▶ _The input_

--

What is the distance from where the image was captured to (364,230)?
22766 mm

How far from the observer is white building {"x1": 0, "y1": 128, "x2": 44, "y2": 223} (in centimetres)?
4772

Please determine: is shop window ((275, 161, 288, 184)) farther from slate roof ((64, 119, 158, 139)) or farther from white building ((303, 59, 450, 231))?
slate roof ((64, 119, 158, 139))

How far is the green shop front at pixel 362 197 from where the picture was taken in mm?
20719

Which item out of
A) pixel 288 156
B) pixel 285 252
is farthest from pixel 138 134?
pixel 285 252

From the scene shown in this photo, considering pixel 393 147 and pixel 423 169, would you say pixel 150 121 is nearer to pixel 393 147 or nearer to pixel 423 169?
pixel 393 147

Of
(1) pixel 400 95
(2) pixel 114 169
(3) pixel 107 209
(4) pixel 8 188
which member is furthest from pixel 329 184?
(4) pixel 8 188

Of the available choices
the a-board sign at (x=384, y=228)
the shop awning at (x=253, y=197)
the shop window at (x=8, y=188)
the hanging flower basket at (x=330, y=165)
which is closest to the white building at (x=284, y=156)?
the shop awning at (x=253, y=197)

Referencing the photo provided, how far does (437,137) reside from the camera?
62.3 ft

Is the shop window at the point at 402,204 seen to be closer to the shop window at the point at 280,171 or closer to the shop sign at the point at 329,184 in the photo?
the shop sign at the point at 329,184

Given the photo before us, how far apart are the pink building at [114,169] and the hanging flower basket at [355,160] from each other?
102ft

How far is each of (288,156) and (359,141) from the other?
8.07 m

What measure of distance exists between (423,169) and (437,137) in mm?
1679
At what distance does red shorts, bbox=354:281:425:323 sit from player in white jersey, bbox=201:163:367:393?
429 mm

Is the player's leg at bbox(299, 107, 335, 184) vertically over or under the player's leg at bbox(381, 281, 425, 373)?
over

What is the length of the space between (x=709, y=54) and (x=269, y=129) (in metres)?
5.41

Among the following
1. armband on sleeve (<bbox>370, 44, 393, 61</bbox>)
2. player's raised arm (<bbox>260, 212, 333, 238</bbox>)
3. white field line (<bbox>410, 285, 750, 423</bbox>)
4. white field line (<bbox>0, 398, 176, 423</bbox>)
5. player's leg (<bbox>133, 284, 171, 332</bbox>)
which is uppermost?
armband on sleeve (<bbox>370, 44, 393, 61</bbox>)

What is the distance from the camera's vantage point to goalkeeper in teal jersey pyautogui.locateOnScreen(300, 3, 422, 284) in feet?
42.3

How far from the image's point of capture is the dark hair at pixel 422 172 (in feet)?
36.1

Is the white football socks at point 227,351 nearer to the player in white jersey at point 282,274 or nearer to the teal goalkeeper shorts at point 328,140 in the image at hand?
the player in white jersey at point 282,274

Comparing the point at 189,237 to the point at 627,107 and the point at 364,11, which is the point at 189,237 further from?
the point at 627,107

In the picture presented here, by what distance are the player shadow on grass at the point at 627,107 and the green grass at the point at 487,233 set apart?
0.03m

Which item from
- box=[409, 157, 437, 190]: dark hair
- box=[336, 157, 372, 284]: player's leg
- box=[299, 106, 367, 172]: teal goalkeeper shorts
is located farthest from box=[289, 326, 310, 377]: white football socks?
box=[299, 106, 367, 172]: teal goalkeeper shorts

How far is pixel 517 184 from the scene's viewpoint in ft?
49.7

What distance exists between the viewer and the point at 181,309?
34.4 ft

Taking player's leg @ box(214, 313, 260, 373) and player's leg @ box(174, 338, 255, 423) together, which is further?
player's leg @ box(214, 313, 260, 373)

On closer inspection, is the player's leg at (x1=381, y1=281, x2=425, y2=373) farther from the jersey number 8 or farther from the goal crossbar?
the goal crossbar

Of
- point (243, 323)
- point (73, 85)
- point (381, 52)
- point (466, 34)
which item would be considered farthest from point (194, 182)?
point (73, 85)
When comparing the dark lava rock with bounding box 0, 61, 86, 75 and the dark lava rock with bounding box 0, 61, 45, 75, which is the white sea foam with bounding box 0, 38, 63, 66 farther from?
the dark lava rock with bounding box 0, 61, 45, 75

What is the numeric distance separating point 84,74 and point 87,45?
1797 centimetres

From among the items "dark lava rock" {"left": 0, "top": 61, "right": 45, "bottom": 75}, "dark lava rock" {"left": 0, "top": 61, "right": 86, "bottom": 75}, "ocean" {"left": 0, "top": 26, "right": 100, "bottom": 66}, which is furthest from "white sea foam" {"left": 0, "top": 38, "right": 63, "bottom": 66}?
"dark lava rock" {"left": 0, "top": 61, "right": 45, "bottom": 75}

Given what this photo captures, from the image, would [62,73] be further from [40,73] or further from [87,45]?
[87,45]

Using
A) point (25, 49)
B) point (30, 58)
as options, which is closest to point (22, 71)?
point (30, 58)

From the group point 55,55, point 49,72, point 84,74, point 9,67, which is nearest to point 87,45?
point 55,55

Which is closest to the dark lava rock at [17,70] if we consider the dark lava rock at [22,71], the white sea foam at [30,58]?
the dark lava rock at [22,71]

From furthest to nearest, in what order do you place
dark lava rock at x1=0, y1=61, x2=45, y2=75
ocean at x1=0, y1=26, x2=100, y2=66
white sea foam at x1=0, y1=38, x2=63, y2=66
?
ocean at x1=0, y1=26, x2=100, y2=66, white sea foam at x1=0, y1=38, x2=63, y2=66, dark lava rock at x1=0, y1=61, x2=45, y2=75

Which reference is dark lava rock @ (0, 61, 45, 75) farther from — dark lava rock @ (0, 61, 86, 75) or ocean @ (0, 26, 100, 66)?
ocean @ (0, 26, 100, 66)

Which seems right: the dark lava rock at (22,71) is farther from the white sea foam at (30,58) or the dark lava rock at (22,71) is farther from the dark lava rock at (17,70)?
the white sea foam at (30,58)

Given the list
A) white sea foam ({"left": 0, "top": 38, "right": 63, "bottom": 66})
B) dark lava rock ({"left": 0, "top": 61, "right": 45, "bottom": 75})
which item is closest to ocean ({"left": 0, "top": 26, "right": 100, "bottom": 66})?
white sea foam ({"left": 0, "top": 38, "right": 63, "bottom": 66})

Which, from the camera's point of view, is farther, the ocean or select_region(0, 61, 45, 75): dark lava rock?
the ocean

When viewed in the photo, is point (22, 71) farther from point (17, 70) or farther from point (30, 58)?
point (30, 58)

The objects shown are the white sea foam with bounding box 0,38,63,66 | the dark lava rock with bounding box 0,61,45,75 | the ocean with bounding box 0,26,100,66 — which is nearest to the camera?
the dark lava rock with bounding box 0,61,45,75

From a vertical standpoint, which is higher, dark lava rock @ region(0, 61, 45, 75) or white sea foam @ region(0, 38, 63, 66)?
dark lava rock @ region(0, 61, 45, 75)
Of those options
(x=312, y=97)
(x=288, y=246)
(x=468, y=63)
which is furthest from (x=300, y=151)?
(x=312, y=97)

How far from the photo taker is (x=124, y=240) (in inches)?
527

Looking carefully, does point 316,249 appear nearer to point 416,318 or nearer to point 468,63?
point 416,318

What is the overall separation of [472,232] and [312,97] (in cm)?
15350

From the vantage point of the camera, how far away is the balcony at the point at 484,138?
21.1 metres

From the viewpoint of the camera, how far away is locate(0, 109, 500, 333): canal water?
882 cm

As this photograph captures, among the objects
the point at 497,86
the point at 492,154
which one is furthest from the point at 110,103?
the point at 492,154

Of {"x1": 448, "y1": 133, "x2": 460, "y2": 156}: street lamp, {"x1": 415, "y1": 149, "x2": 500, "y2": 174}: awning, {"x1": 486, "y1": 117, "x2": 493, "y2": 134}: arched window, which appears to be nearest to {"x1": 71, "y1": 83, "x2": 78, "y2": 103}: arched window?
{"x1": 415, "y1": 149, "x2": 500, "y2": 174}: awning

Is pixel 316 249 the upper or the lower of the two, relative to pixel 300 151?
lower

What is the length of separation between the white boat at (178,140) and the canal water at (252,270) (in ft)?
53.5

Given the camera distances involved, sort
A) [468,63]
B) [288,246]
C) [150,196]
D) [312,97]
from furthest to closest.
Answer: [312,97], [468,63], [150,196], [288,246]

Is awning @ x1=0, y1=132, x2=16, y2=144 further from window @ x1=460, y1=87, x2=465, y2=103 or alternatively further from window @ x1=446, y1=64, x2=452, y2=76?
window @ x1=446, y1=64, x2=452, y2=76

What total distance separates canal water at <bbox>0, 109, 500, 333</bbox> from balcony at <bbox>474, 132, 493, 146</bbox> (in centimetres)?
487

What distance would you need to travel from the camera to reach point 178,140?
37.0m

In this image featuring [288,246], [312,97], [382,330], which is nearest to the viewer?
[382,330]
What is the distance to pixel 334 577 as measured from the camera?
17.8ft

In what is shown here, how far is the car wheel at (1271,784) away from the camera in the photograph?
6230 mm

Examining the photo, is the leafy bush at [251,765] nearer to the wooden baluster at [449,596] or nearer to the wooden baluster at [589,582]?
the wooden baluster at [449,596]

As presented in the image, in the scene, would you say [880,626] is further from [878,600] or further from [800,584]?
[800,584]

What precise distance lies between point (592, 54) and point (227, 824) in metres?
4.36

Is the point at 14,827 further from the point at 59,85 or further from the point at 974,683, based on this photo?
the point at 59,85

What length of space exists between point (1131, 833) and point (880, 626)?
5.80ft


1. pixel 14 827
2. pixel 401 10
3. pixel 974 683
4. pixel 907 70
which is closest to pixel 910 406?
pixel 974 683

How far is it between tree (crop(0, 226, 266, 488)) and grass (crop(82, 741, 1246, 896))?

--

Please extract, word for word, the lines from the one containing "1. pixel 14 827" through the final line above, keeping both of those lines.

▶ _Answer to the task_
1. pixel 14 827
2. pixel 401 10
3. pixel 974 683
4. pixel 907 70
which is closest to pixel 910 406?
pixel 974 683

How far is it between tree (crop(0, 226, 266, 488)) and grass (crop(82, 741, 1246, 896))?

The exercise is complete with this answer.